Post-pandemic, when the Canadian Border Service Agency (CBSA) port is once again open to American flyers, and corporate clients like Gore Bay-headquartered Manitoulin Transport take to the skies again, he anticipates traffic could pick up further.

“Once we're past COVID and that activity resumes, then our numbers should be strong.” 

If there’s one disappointment for Colwell, it’s that the refurbishment project likely won't be completed in time to dovetail with the airport's 75th anniversary this year.

Opened in 1947, the facility has hosted its fair share of historical events, including celebrity visits by Gene Autry, the American crooner and actor better known as the “Singing Cowboy”, and former prime minister Pierre Elliot Trudeau.

Many of these memories are preserved in photographs and other ephemera that's been gathered into Colwell's personal collection of airport memorabilia, which he hopes, at some point, to fashion into some kind of celebratory display.

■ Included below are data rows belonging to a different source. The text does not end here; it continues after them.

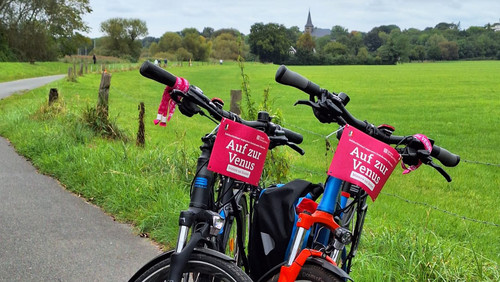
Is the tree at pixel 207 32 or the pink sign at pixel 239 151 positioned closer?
the pink sign at pixel 239 151

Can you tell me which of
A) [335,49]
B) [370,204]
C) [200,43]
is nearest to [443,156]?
[370,204]

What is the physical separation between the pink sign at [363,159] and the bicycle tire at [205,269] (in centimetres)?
53

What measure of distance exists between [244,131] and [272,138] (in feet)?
0.73

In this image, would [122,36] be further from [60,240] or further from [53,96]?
[60,240]

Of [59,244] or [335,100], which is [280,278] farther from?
[59,244]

In the meantime, he's already working on additional airport projects — building more hangars, and attracting aircraft maintenance and flight training services — to capitalize on the airport's momentum.

“I'm quite confident that once we get all the enhancements in place, that will fuel the fire of increased activity,” he said.

“As I've said to my board, brace for the future, because I'm just getting warmed up.”